Work instruction => All lines from the opening of the entries below through the line containing "2023-05-14T21:12:11, 3-frame burst." must be output exactly as they appear, with no other lines.

(Beginning of Provided records)

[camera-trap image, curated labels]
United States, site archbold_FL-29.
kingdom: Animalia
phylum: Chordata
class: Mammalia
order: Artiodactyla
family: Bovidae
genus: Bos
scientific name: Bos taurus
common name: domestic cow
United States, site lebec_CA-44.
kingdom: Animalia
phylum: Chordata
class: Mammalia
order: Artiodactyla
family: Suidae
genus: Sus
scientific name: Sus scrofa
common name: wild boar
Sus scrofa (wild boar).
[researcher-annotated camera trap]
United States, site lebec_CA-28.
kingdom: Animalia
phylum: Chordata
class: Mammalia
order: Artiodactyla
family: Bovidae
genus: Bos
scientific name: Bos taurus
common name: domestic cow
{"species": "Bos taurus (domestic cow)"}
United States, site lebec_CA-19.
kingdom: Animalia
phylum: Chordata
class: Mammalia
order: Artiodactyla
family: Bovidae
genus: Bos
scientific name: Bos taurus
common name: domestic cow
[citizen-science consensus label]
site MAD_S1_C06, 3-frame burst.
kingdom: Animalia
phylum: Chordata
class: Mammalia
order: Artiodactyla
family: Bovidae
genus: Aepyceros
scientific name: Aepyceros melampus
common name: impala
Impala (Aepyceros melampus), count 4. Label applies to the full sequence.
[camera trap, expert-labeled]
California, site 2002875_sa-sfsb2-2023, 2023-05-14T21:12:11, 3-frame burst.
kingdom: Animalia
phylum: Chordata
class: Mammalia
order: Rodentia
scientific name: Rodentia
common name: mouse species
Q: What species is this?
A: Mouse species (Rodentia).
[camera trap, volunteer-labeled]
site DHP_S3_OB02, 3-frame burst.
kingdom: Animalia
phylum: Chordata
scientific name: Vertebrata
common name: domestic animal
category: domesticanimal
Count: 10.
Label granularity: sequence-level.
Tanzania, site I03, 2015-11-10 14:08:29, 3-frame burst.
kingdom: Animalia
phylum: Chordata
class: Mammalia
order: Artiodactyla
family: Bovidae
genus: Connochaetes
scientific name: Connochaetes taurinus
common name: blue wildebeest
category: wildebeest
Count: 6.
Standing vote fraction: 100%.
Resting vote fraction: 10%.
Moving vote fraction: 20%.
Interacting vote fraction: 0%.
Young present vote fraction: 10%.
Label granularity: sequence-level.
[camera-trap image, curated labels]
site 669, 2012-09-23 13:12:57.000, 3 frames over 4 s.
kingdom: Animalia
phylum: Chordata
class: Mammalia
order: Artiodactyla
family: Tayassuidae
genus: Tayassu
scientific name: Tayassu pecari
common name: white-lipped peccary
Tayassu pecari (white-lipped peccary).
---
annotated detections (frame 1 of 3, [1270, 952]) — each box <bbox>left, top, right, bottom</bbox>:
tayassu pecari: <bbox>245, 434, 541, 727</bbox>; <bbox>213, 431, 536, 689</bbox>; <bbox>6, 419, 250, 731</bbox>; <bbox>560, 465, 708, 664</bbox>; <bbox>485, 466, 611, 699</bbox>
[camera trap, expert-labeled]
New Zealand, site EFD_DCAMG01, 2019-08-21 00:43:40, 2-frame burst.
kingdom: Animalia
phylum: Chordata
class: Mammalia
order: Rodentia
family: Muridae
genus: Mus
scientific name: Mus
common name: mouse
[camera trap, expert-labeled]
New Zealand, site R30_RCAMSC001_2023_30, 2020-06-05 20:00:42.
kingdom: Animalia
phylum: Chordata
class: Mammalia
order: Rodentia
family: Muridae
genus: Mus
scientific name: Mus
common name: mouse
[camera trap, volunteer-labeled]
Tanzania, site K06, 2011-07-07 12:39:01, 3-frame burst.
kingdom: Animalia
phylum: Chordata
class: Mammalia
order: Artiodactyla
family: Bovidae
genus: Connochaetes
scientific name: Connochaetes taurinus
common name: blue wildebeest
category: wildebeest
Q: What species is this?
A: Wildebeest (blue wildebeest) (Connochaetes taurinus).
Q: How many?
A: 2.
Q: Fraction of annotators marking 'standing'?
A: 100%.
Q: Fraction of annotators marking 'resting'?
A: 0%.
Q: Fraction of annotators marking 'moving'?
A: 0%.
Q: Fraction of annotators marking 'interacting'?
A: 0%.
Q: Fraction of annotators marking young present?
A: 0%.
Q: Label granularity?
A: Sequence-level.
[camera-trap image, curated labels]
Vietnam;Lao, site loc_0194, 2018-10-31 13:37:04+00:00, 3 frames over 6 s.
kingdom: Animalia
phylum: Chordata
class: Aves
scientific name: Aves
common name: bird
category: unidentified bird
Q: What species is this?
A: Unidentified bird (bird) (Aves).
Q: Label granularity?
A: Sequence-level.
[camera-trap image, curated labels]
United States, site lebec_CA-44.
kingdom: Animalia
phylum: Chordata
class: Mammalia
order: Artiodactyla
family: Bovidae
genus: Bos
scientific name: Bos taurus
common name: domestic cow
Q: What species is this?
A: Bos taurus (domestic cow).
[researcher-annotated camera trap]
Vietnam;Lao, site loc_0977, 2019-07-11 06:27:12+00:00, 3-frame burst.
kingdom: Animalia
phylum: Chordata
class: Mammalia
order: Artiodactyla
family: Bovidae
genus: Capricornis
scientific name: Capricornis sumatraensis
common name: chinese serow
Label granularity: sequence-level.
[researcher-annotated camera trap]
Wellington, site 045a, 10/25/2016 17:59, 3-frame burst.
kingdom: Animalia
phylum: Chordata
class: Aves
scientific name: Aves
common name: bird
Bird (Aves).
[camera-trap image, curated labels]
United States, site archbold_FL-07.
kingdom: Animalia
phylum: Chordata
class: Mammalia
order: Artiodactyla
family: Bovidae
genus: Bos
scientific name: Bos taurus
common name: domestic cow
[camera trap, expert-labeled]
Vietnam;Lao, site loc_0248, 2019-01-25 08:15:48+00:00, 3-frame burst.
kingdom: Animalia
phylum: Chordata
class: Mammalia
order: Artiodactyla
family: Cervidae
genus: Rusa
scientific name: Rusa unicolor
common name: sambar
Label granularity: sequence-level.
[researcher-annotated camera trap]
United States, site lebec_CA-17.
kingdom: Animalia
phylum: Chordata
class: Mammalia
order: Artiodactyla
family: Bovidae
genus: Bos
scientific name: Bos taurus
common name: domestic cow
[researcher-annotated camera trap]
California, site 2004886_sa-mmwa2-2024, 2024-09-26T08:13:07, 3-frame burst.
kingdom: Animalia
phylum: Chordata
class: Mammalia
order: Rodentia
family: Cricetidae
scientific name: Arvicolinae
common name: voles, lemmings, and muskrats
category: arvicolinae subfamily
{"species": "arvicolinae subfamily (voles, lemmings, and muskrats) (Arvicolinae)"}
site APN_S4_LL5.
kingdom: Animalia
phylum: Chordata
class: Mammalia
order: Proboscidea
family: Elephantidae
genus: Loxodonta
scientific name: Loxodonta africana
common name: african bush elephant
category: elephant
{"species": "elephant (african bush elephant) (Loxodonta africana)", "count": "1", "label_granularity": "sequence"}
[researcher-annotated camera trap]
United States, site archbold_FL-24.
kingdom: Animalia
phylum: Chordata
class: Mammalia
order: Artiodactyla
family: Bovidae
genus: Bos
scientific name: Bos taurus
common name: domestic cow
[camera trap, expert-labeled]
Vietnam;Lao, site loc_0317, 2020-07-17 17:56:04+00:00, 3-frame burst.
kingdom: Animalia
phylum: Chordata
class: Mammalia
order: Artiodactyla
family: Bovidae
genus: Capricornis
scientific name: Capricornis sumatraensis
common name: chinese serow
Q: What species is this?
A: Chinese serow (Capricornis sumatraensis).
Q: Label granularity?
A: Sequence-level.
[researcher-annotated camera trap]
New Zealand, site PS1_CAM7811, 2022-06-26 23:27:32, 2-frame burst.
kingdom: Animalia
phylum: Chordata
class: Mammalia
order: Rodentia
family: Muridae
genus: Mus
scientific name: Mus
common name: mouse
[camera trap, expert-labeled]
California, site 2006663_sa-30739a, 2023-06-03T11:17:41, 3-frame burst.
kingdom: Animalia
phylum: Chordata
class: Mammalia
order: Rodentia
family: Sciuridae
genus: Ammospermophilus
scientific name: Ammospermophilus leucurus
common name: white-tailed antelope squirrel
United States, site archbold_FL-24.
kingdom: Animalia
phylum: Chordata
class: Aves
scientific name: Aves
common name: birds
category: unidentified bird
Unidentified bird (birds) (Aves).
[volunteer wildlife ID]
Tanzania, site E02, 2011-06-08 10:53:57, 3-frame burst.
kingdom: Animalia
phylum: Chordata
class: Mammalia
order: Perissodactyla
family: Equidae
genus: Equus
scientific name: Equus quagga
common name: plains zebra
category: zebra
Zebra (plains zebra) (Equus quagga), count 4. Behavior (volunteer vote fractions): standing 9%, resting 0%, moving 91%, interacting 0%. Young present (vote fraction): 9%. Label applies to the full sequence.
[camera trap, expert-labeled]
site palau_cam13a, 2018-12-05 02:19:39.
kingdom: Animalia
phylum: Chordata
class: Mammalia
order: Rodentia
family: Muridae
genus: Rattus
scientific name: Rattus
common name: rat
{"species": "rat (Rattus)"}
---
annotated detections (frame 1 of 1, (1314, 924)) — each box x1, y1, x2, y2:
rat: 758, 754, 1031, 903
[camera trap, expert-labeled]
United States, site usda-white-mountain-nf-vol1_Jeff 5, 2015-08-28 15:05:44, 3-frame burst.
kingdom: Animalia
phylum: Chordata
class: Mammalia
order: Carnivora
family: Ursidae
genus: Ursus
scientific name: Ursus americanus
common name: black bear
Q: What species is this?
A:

(End of Provided records)

Finished exercise =>
[camera-trap image, curated labels]
United States, site archbold_FL-29.
kingdom: Animalia
phylum: Chordata
class: Mammalia
order: Artiodactyla
family: Bovidae
genus: Bos
scientific name: Bos taurus
common name: domestic cow
United States, site lebec_CA-44.
kingdom: Animalia
phylum: Chordata
class: Mammalia
order: Artiodactyla
family: Suidae
genus: Sus
scientific name: Sus scrofa
common name: wild boar
Sus scrofa (wild boar).
[researcher-annotated camera trap]
United States, site lebec_CA-28.
kingdom: Animalia
phylum: Chordata
class: Mammalia
order: Artiodactyla
family: Bovidae
genus: Bos
scientific name: Bos taurus
common name: domestic cow
{"species": "Bos taurus (domestic cow)"}
United States, site lebec_CA-19.
kingdom: Animalia
phylum: Chordata
class: Mammalia
order: Artiodactyla
family: Bovidae
genus: Bos
scientific name: Bos taurus
common name: domestic cow
[citizen-science consensus label]
site MAD_S1_C06, 3-frame burst.
kingdom: Animalia
phylum: Chordata
class: Mammalia
order: Artiodactyla
family: Bovidae
genus: Aepyceros
scientific name: Aepyceros melampus
common name: impala
Impala (Aepyceros melampus), count 4. Label applies to the full sequence.
[camera trap, expert-labeled]
California, site 2002875_sa-sfsb2-2023, 2023-05-14T21:12:11, 3-frame burst.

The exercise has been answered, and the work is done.